If wage increases lag nominal economic growth (which has been the case for most western economies in the past decades) the income-dependent households budget constraint is given by equation (5.54), wherein gL is the annual wage increase and αL0Yi is the total net income of these households in year i. The last terms on the right side between brackets express the ever-increasing additional funding requirement due to lagging wage increases.
Inflationary fractional reserve banking and inheritance are main drivers of instability
From the public budget constraint (5.25) we can see that there are two drivers in our current financial system that make the system fundamentally instable. Firstly, due to fractional reserve banking (money creation delegated to commercial banks by issuing loans) the creation of money to fund growth of public consumption is booked against new public debt (gY’i). This way, all real and inflationary growth of NDP (Y') creates an equal increase in public debt.
Secondly, since not all free cash flows are reused for consumption there is a drain of money (ϴY’i) out of the real economy into the financial markets. This amount is also booked against new public debt and hence further drives growth of public debt. Without central banking interference both drivers would inevitably result in deflation and negative nominal growth.

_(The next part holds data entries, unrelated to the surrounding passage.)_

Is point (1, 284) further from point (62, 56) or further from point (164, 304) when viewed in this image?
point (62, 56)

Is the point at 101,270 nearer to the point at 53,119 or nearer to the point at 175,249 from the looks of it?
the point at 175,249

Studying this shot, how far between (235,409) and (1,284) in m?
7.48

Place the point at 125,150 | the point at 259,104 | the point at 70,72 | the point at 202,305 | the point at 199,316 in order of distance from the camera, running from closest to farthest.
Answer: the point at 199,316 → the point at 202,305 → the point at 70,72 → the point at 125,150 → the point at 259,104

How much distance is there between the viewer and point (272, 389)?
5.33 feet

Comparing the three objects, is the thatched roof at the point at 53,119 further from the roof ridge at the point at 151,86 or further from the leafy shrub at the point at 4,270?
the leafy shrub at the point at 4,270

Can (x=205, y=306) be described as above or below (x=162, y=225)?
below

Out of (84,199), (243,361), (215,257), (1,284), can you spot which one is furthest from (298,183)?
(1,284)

However, western central banks aim for nominal growth including inflation by stimulating borrowing (low interest rates) and injecting money into the financial markets (quantitative easing) instead of directly injecting money into the real economy where the money shortage occurs. Measures that in our view accelerate both the increase of public debt and the abundance of money in the financial markets. This can only end in negative interest rates and/or public defaults. The artificial growth of the financial sector driven by fractional reserve banking also yields to (1) a brain drain away from the real economy, which slows down real economic growth and (2) an ever-increasing amount of household savings and private sector excess cash, which inflates values of assets in the financial markets.
The third driver of instability in the financial system is low inheritance tax. Whereas debt is largely transferred publicly from generation to generation by government debt, equity and savings are largely inherited through bloodlines. Because return on capital is structurally higher than nominal growth (rcapital > g) it enables rich families to live from return on capital and still transfer more wealth to the next generation.